Venues that hope to avoid getting busted are forced to employ ever-changing tactics, including strict RSVP lists, private security teams and unlikely locations — warehouses, photography studios, industrial buildings — kept secret until just hours before the events begin. (It's reminiscent of the cloak-and-dagger secrecy of raves in the 1990s, with phone trees replaced by Google Docs and other forms of web technology.) Locations that have tried to maintain a regular after-hours presence, like the classic EDM spot Insomnia in Mid-City or Hollywood's anything-goes boutique-cum-disco Freak City, have been forced to fold or drastically alter the way they hold events, due to pressure from city officials.

“There's not the same sense of constant fear [of shutdowns] in most other cities,” says Bobby Heckher, vocalist, guitarist and founder of L.A.-based group The Warlocks. The psychedelic-rock act tours regularly, and he cites New York, San Francisco and Austin as cities where it has performed in unauthorized spaces without opposition.
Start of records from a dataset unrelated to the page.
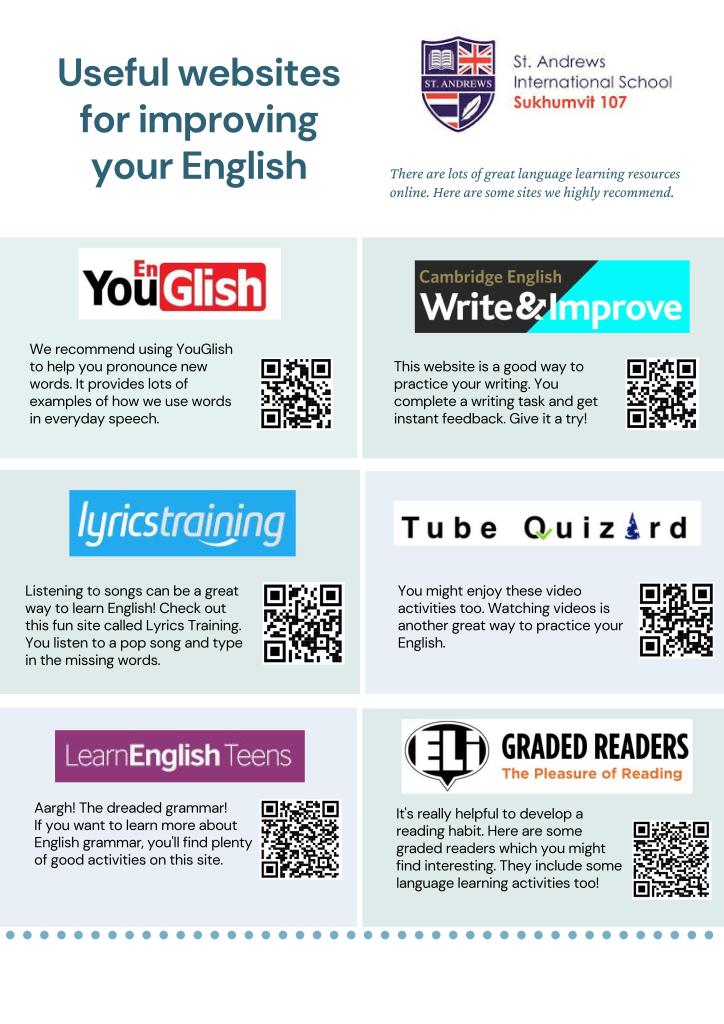 Useful websites for improving your English

ST. ANDREWS

St. Andrews International School Sukhumvit 107

There are lots of great language learning resources online. Here are some sites we highly recommend.

YouGlish En

We recommend using YouGlish to help you pronounce new words. It provides lots of examples of how we use words in everyday speech.

Cambridge English Write&Improve

This website is a good way to practice your writing. You complete a writing task and get instant feedback. Give it a try!

lyricstraining

Listening to songs can be a great way to learn English! Check out this fun site called Lyrics Training. You listen to a pop song and type in the missing words.

Tube Quizard

You might enjoy these video activities too. Watching videos is another great way to practice your English.

LearnEnglish Teens

Aargh! The dreaded grammar! If you want to learn more about English grammar, you'll find plenty of good activities on this site.

ELI GRADED READERS The Pleasure of Reading

It's really helpful to develop a reading habit. Here are some graded readers which you might find interesting. They include some language learning activities too!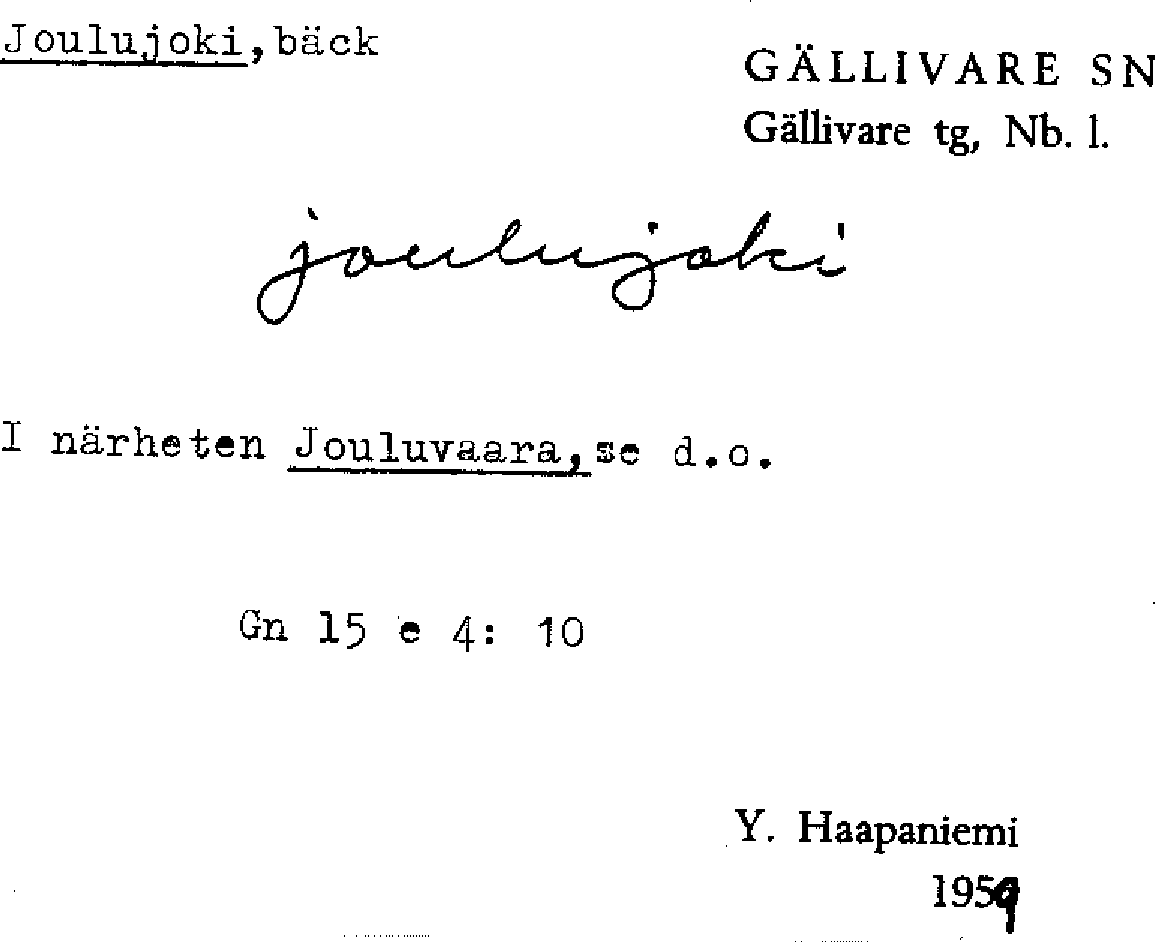 Joulujoki, bäck

GÄLLIVARE SN
Gällivare tg, Nb. l.

joulujoki

I närheten Jouluvaara, se d.o.

Gn 15 e 4: 10

Y. Haapaniemi
1959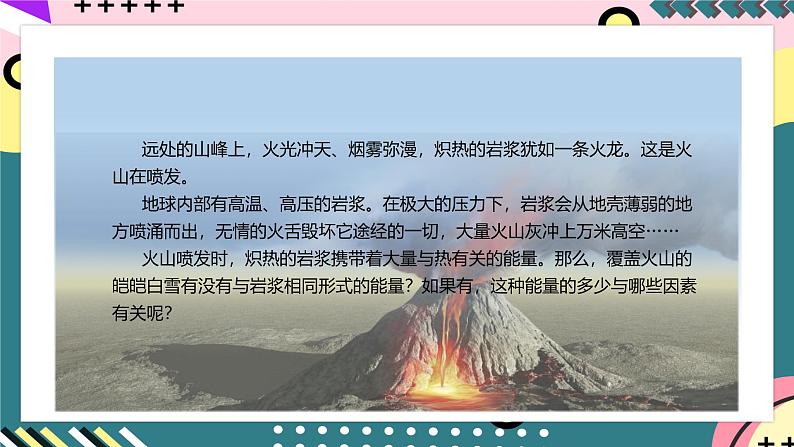 远处的山峰上，火光冲天、烟雾弥漫，炽热的岩浆犹如一条火龙。这是火山在喷发。

地球内部有高温、高压的岩浆。在极大的压力下，岩浆会从地壳薄弱的地方喷涌而出，无情的火舌毁坏它途经的一切，大量火山灰冲上万米高空……

火山喷发时，炽热的岩浆携带着大量与热有关的能量。那么，覆盖火山的皑皑白雪有没有与岩浆相同形式的能量？如果有，这种能量的多少与哪些因素有关呢？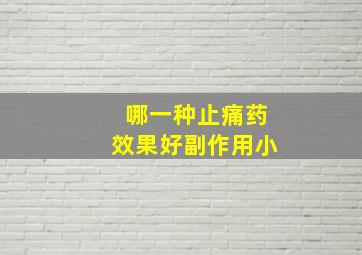 哪一种止痛药
效果好副作用小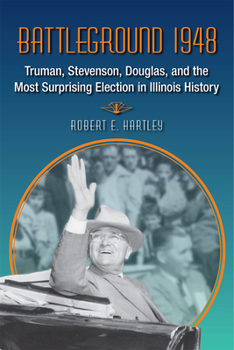 BATTLEGROUND 1948

Truman, Stevenson, Douglas, and the Most Surprising Election in Illinois History

ROBERT E. HARTLEY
Oriana Leckert — who runs Brooklyn Spaces, an archive documenting alternative spots in that borough — notes that numerous underground Brooklyn venues have been active for decades, such as Rubulad, a giant, two-floor warehouse that hosts experimental installations and all-night dance parties. And Alejandro Archuleta, a booking maven in Oakland's underground scene, says that in his four years going to East Bay shows, he has yet to see one get the ax.
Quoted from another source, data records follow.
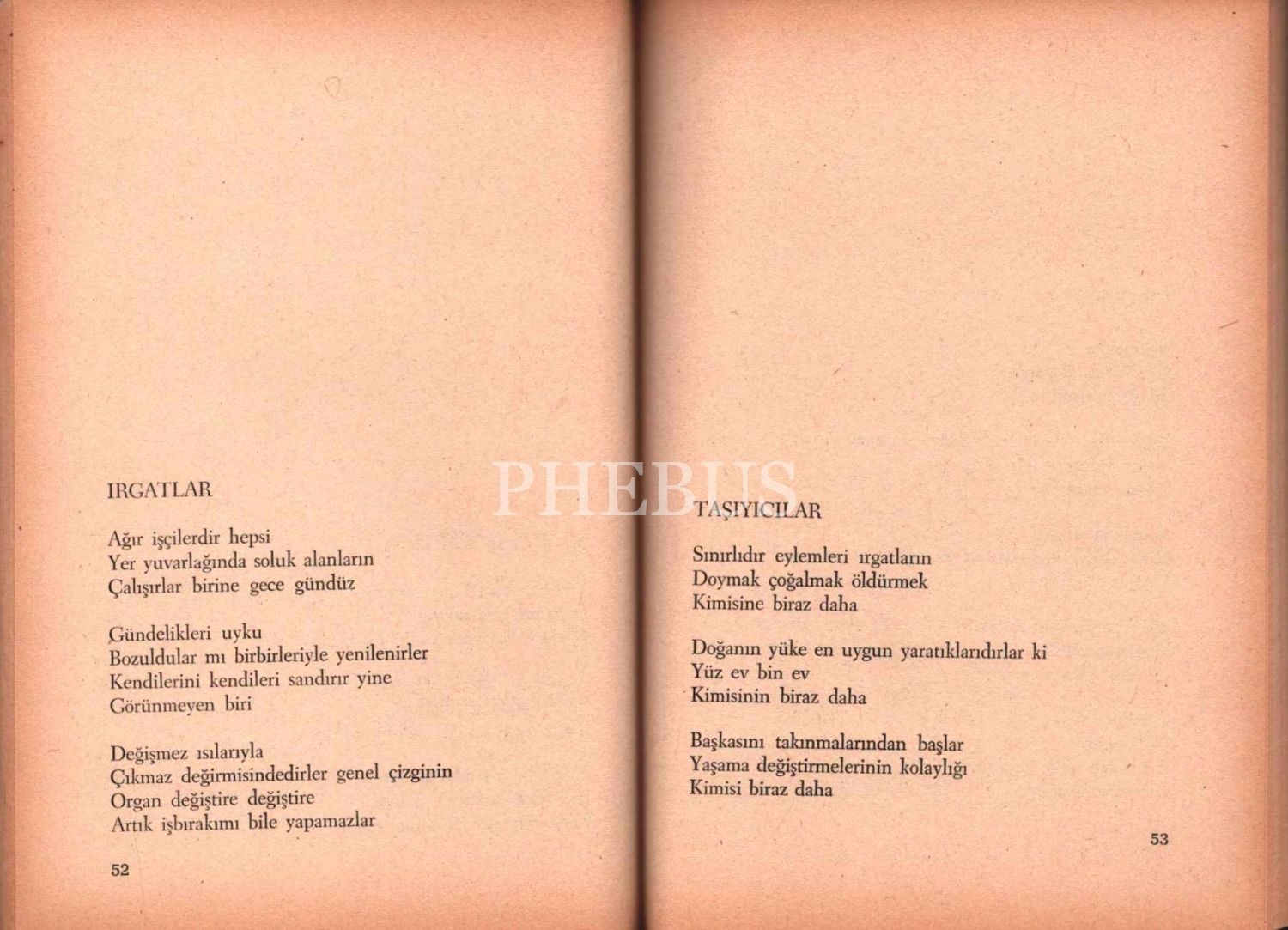 IRGATLAR

Ağır işçilerdir hepsi
Yer yuvarlağında soluk alanların
Çalışırlar birine gece gündüz

Gündelikleri uyku
Bozuldular mı birbirleriyle yenilenirler
Kendilerini kendileri sandırır yine
Görünmeyen biri

Değişmez ısılarıyla
Çıkmaz değirmisindedirler genel çizginin
Organ değiştire değiştire
Artık işbırakımı bile yapamazlar

52

TAŞIYICILAR

Sınırlıdır eylemleri ırgatların
Doymak çoğalmak öldürmek
Kimisine biraz daha

Doğanın yüke en uygun yaratıklarıdırlar ki
Yüz ev bin ev
Kimisinin biraz daha

Başkasını takınmalarından başlar
Yaşama değiştirmelerinin kolaylığı
Kimisi biraz daha

53

PHEBUS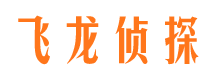 飞龙侦探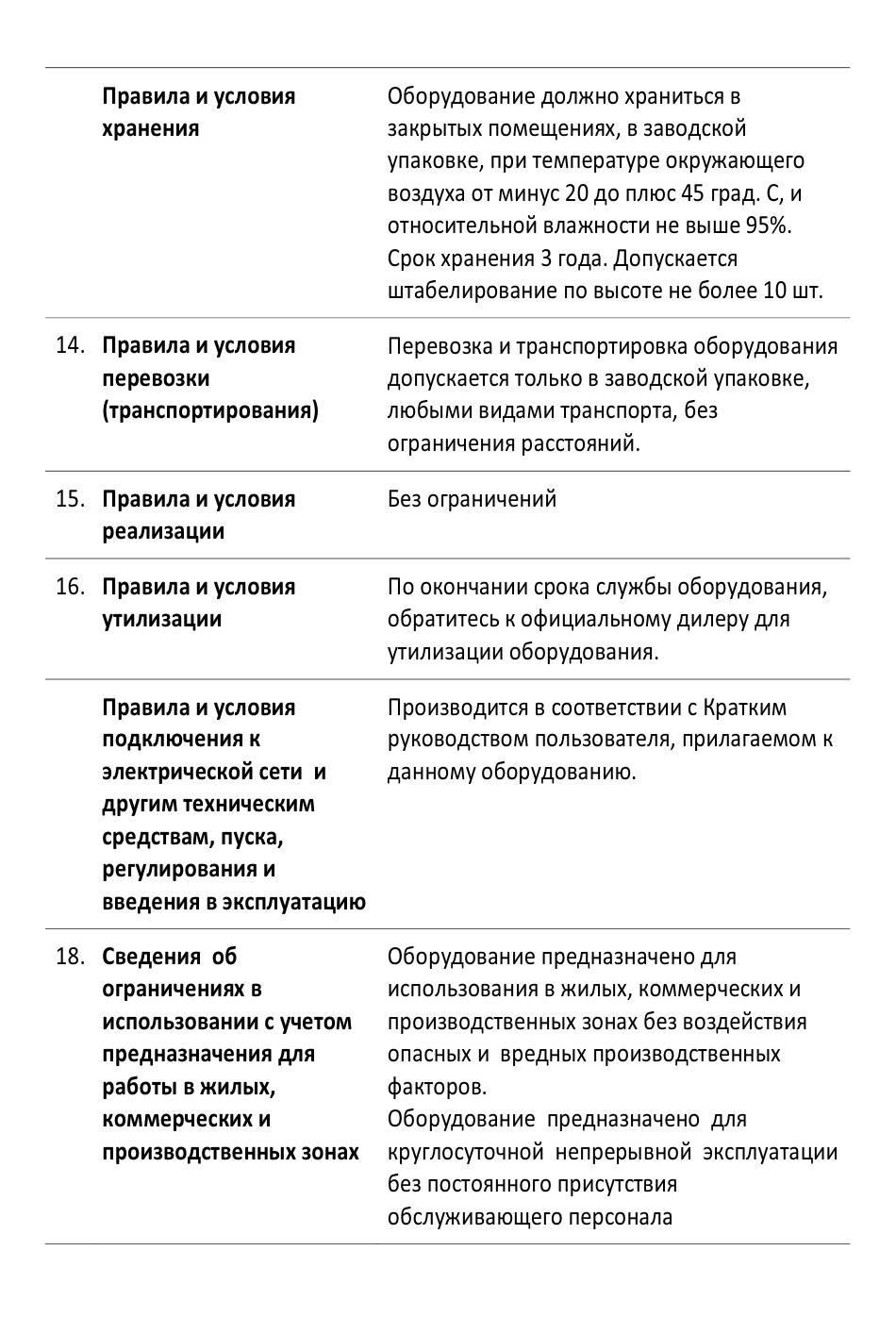 | | | |
|---|---|---|
| | **Правила и условия хранения** | Оборудование должно храниться в закрытых помещениях, в заводской упаковке, при температуре окружающего воздуха от минус 20 до плюс 45 град. С, и относительной влажности не выше 95%. Срок хранения 3 года. Допускается штабелирование по высоте не более 10 шт. |
| 14. | **Правила и условия перевозки (транспортирования)** | Перевозка и транспортировка оборудования допускается только в заводской упаковке, любыми видами транспорта, без ограничения расстояний. |
| 15. | **Правила и условия реализации** | Без ограничений |
| 16. | **Правила и условия утилизации** | По окончании срока службы оборудования, обратитесь к официальному дилеру для утилизации оборудования. |
| | **Правила и условия подключения к электрической сети и другим техническим средствам, пуска, регулирования и введения в эксплуатацию** | Производится в соответствии с Кратким руководством пользователя, прилагаемом к данному оборудованию. |
| 18. | **Сведения об ограничениях в использовании с учетом предназначения для работы в жилых, коммерческих и производственных зонах** | Оборудование предназначено для использования в жилых, коммерческих и производственных зонах без воздействия опасных и вредных производственных факторов. Оборудование предназначено для круглосуточной непрерывной эксплуатации без постоянного присутствия обслуживающего персонала |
Meanwhile, in L.A., the shutdowns continue apace. In another bust in early February, LAPD arrived at The Warlocks' show at the Fortress recording studio in downtown just before the scheduled start time, explaining that the event couldn't proceed because the space didn't have event permits. Also downtown, the same thing happened in May at Think Tank Gallery, where psych-rock bands Soft Moon and Dead Skeleton were set to play.

When this kind of thing happens, the audiences are sent home and the organizers told to cease operation until they acquire the appropriate licenses. This is tough to pull off even for accredited venue owners, who bemoan a convoluted, citywide system that appears to be riddled with favoritism. In order to change a building's zoning designation to get an entertainment permit, for example, one can expect a year's worth of public hearings and expenditures of $50,000 or more.

Those running legitimate venues counter: That's just the price of starting a business.

“We've definitely lost shows to warehouse [parties],” says Liz Garo, talent buyer for the Echo/Echoplex and Spaceland Productions. She adds, “Yes, [obtaining permits is] expensive, but you know, we did it, it can be done, you just have to do it.”

Though Garo's boss, Mitchell Frank, insists there is no competition between underground and institutionalized venues, he says via email, “Seeking capital for permits and meet[ing] city codes is tough for sure, but I always encourage new businesses to look at the long term … to create a sound business plan to help acquire capital/crowdsourcing, etc.”

For many folks involved with underground venues, it's not about the money, and they don't consider their spaces businesses.

“Our intentions are completely different,” says Cameron Rath, L.A. Fort co-founder. “We're trying to [maintain] an inclusive space for people to work together, to create together, to explore ideas … to create culture in our city and to build self-sustaining community.”

L.A. Fort was forced to restructure after its visit from vice; it pulled back from booking high-profile bands and increased offerings of lectures, performance art and various skill-sharing workshops, all organized by an open membership — anyone can join.

But this sort of highly organized approach isn't going to work for everybody. After all, half the appeal of an after-hours party is simply showing up somewhere, half-drunk, to welcome daybreak on the dance floor when everyone else has closed up shop.

So, the question becomes, what approach should those who want the after-hours parties and the unauthorized art spaces take?

“We need to start getting political,” says Juli Emmel, operations manager at Art Share L.A., an artist-in-residency community center downtown. She suggests writing city councilmembers to urge them to work toward solutions to the gridlocked permitting system. “People can effect change much more effectively from within.”